─── Working data ───

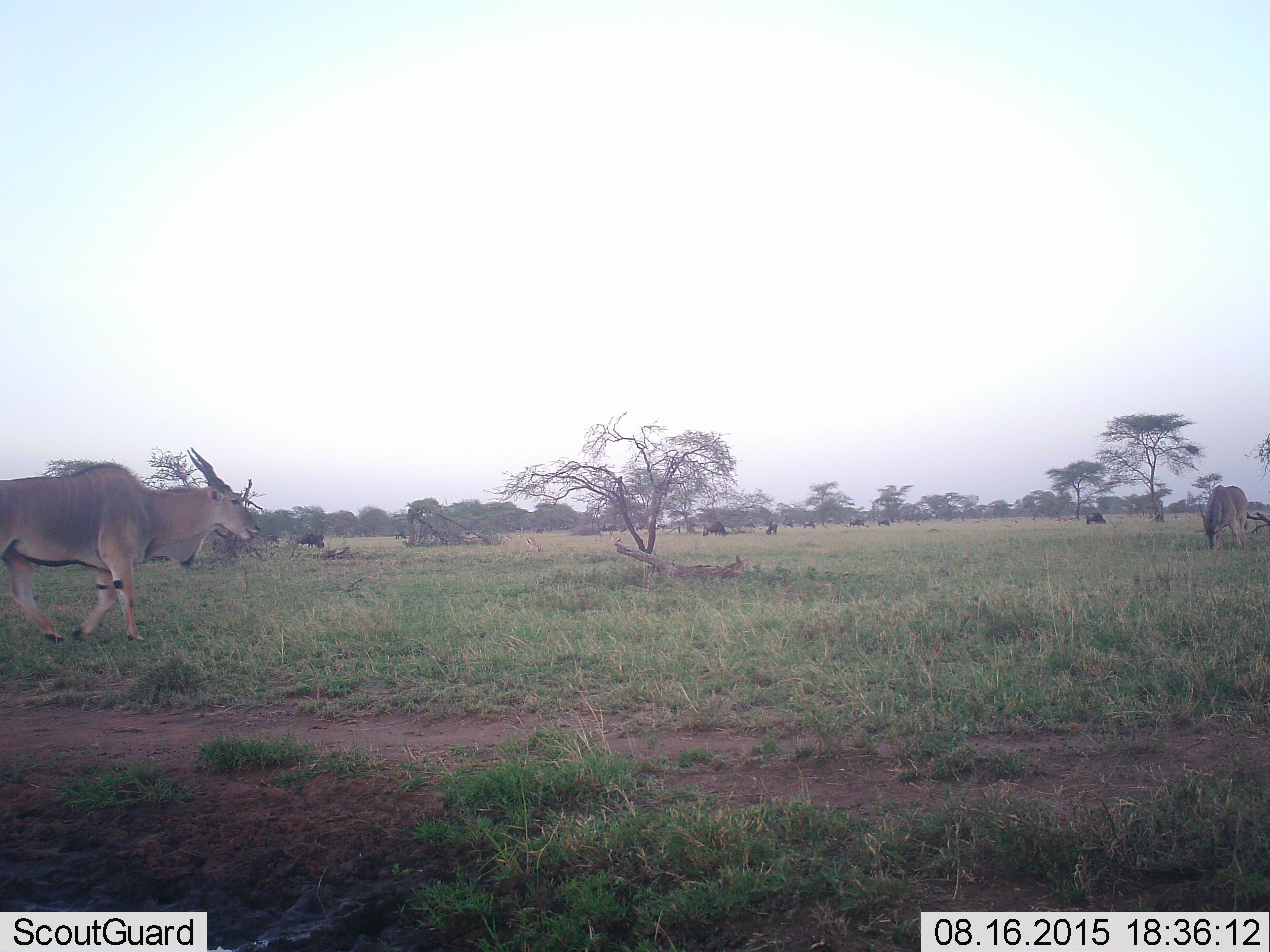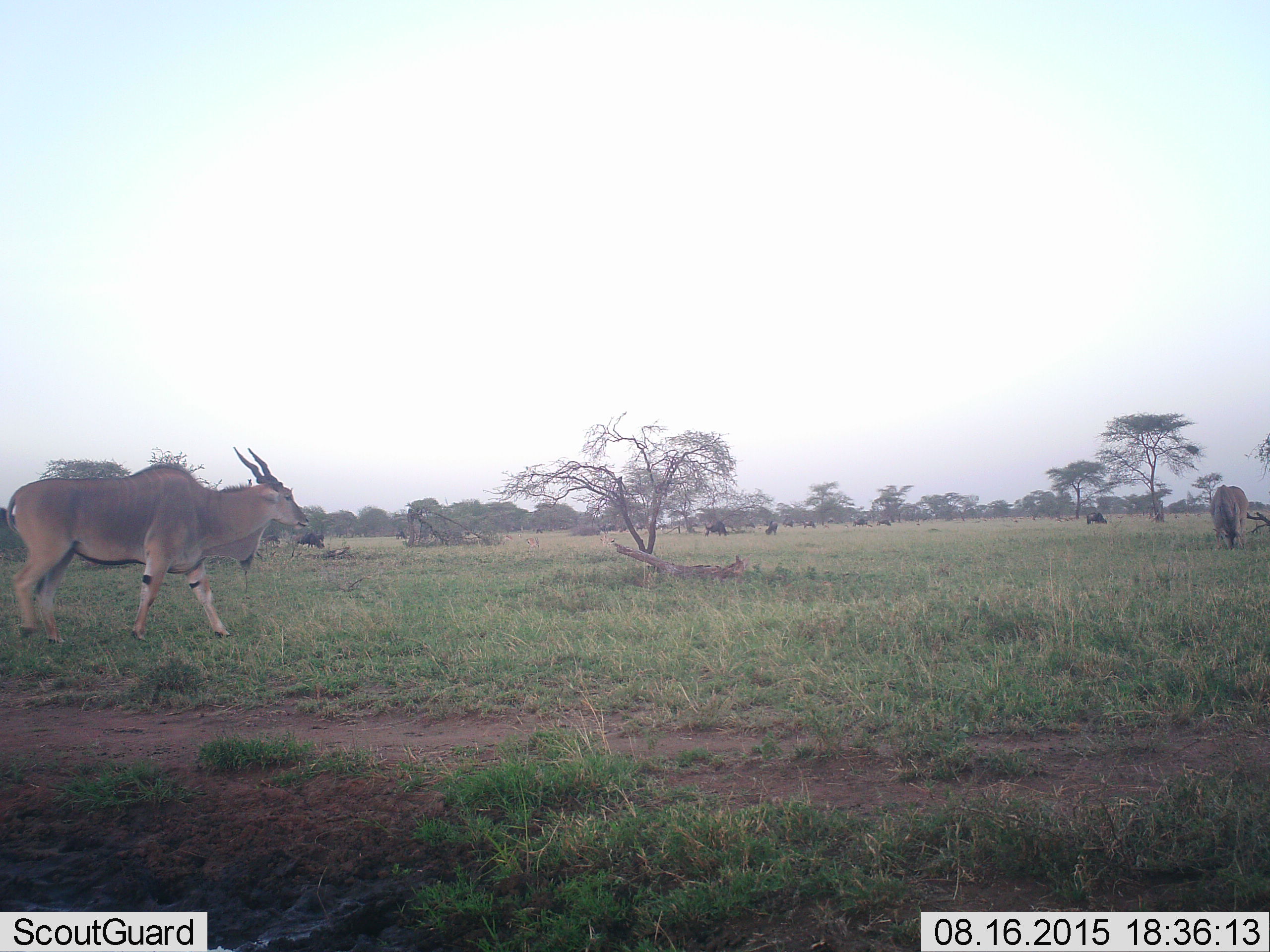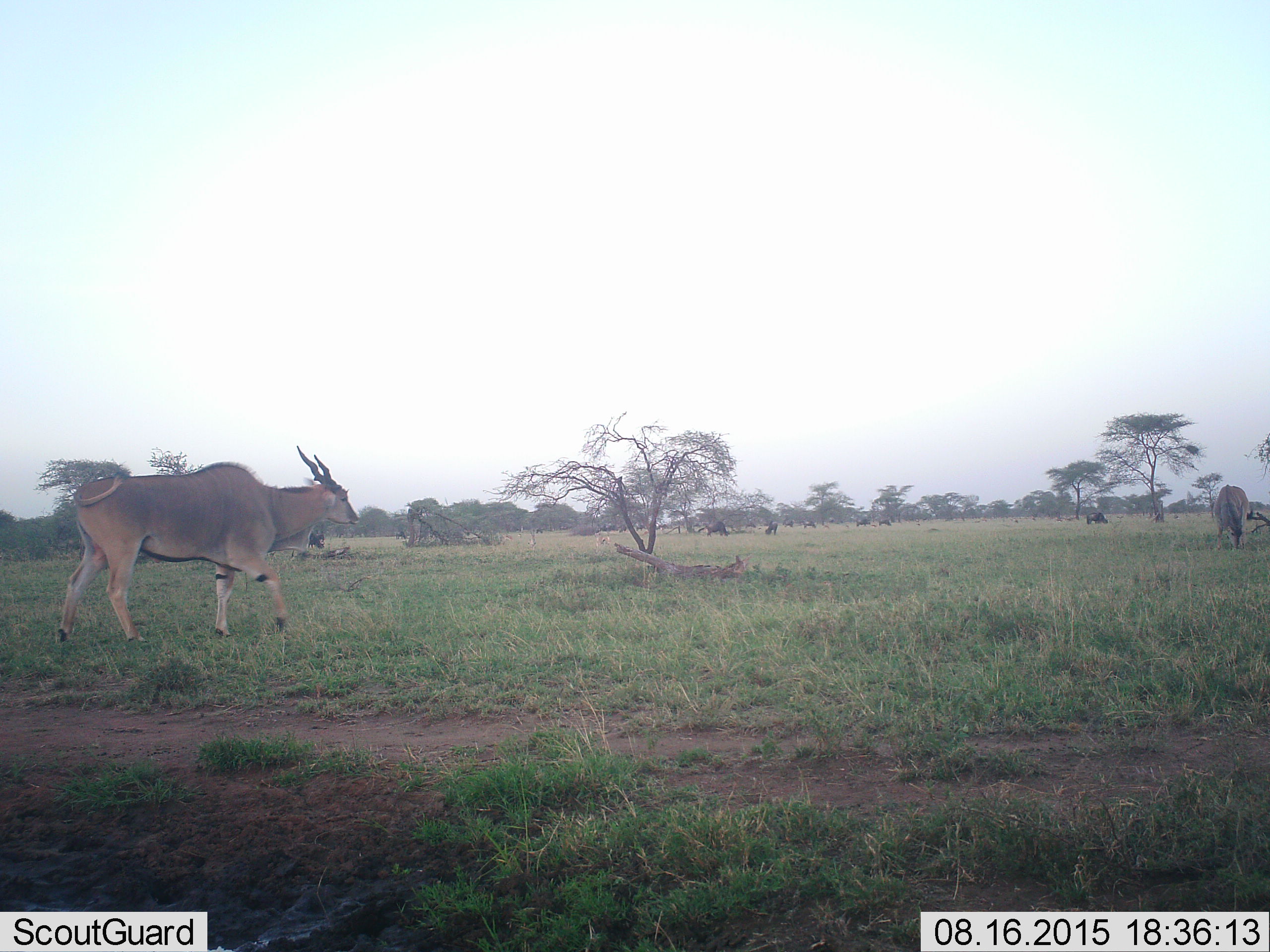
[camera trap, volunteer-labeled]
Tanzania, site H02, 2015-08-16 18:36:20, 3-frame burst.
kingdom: Animalia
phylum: Chordata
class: Mammalia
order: Artiodactyla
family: Bovidae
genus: Tragelaphus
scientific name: Tragelaphus oryx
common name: eland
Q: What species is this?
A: Eland (Tragelaphus oryx).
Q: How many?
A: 2.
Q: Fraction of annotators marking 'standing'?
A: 22%.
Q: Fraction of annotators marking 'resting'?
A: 0%.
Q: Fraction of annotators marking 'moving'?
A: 100%.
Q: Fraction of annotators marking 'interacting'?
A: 0%.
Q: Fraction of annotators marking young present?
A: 0%.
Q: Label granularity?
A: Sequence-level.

───

### Exercise objective
Lines to set down from above: the line with "A: Eland (Tragelaphus oryx).", the line with "Q: Label granularity?", and every line between, each exactly as written.

### Task output
A: Eland (Tragelaphus oryx).
Q: How many?
A: 2.
Q: Fraction of annotators marking 'standing'?
A: 22%.
Q: Fraction of annotators marking 'resting'?
A: 0%.
Q: Fraction of annotators marking 'moving'?
A: 100%.
Q: Fraction of annotators marking 'interacting'?
A: 0%.
Q: Fraction of annotators marking young present?
A: 0%.
Q: Label granularity?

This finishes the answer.